### Supplied data
▼▼▼

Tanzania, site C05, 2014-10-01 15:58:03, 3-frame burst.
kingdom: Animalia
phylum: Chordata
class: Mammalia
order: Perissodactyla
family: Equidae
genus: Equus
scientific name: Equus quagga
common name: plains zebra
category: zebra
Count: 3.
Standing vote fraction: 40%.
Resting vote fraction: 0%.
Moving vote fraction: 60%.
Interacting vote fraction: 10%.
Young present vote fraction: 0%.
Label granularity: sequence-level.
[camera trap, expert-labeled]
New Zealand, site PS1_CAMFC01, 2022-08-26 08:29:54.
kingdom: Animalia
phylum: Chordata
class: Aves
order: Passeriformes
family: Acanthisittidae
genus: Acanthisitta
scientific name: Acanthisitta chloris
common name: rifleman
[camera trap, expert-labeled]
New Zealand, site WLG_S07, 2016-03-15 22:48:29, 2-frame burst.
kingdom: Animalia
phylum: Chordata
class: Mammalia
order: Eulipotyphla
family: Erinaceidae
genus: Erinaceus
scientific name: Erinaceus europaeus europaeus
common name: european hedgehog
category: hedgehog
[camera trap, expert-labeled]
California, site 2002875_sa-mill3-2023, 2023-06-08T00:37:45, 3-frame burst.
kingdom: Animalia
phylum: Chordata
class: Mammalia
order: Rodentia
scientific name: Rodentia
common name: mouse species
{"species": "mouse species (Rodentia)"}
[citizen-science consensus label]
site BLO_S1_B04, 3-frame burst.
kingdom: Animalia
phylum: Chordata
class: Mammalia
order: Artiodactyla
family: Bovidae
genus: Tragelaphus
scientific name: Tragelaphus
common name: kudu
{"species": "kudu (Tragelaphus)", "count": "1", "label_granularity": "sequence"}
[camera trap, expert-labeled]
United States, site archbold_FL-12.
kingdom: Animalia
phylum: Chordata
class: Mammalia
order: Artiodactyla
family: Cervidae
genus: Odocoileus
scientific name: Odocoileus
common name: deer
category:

▲▲▲

### Work to be completed
Repeat each line above exactly as it stands.

### Result for this exercise
Tanzania, site C05, 2014-10-01 15:58:03, 3-frame burst.
kingdom: Animalia
phylum: Chordata
class: Mammalia
order: Perissodactyla
family: Equidae
genus: Equus
scientific name: Equus quagga
common name: plains zebra
category: zebra
Count: 3.
Standing vote fraction: 40%.
Resting vote fraction: 0%.
Moving vote fraction: 60%.
Interacting vote fraction: 10%.
Young present vote fraction: 0%.
Label granularity: sequence-level.
[camera trap, expert-labeled]
New Zealand, site PS1_CAMFC01, 2022-08-26 08:29:54.
kingdom: Animalia
phylum: Chordata
class: Aves
order: Passeriformes
family: Acanthisittidae
genus: Acanthisitta
scientific name: Acanthisitta chloris
common name: rifleman
[camera trap, expert-labeled]
New Zealand, site WLG_S07, 2016-03-15 22:48:29, 2-frame burst.
kingdom: Animalia
phylum: Chordata
class: Mammalia
order: Eulipotyphla
family: Erinaceidae
genus: Erinaceus
scientific name: Erinaceus europaeus europaeus
common name: european hedgehog
category: hedgehog
[camera trap, expert-labeled]
California, site 2002875_sa-mill3-2023, 2023-06-08T00:37:45, 3-frame burst.
kingdom: Animalia
phylum: Chordata
class: Mammalia
order: Rodentia
scientific name: Rodentia
common name: mouse species
{"species": "mouse species (Rodentia)"}
[citizen-science consensus label]
site BLO_S1_B04, 3-frame burst.
kingdom: Animalia
phylum: Chordata
class: Mammalia
order: Artiodactyla
family: Bovidae
genus: Tragelaphus
scientific name: Tragelaphus
common name: kudu
{"species": "kudu (Tragelaphus)", "count": "1", "label_granularity": "sequence"}
[camera trap, expert-labeled]
United States, site archbold_FL-12.
kingdom: Animalia
phylum: Chordata
class: Mammalia
order: Artiodactyla
family: Cervidae
genus: Odocoileus
scientific name: Odocoileus
common name: deer
category:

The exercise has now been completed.